What is the definition of Split Hand Foot Malformation?
Split hand foot malformation (SHFM) is a type of birth defect that consists of missing digits (fingers and/or toes), a deep cleft down the center of the hand or foot, and fusion of remaining digits. The severity of this condition varies widely among affected individuals. SHFM is sometimes called ectrodactyly; however, this is a nonspecific term used to describe missing digits. SHFM may occur by itself (isolated) or it may be part of a syndrome with abnormalities in other parts of the body. At least six different forms of isolated SHFM have been described. Each type is associated with a different underlying genetic cause. SHFM1 has been linked to chromosome 7, and SHFM2 is linked to the X chromosome. SHFM3 is caused by a duplication of chromosome 10 at position 10q24. Changes (mutations) in the TP63 gene cause SHFM4. SHFM5 is linked to chromosome 2, and SHFM6 is caused by mutations in the WNT10B gene. SHFM may be inherited in an autosomal dominant, autosomal recessive, or X-linked manner.
What are the alternative names for Split Hand Foot Malformation?
What are the causes for Split Hand Foot Malformation?

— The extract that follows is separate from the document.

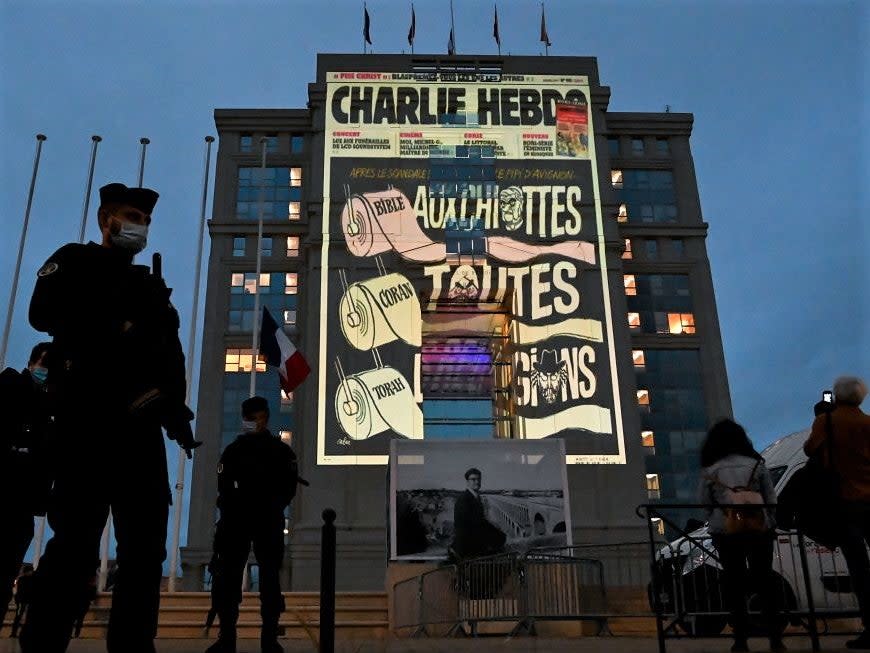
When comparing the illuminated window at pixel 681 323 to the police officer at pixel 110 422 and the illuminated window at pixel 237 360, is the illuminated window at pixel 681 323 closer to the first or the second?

Split hand foot malformation may occur as an isolated feature or it may be associated with a genetic syndrome. Researchers believe that a large number of mutations can cause split hand foot malformation. A few of which have been identified: FBXW4 and TP63. Most commonly the conditions are passed through families in an autosomal dominant fashion with reduced penetrance. In autosomal dominant inheritance an affected parent would have a 1 in 2 or 50% chance with each pregnancy of passing the genetic defect to his/her offspring. In conditions with “reduced penetrance” a person who inherits the underlying genetic defect, may never develop the condition.
More rarely other forms of inheritance have been reported (e.g., autosomal-recessive, X-linked, chromosome deletions, chromosome duplications).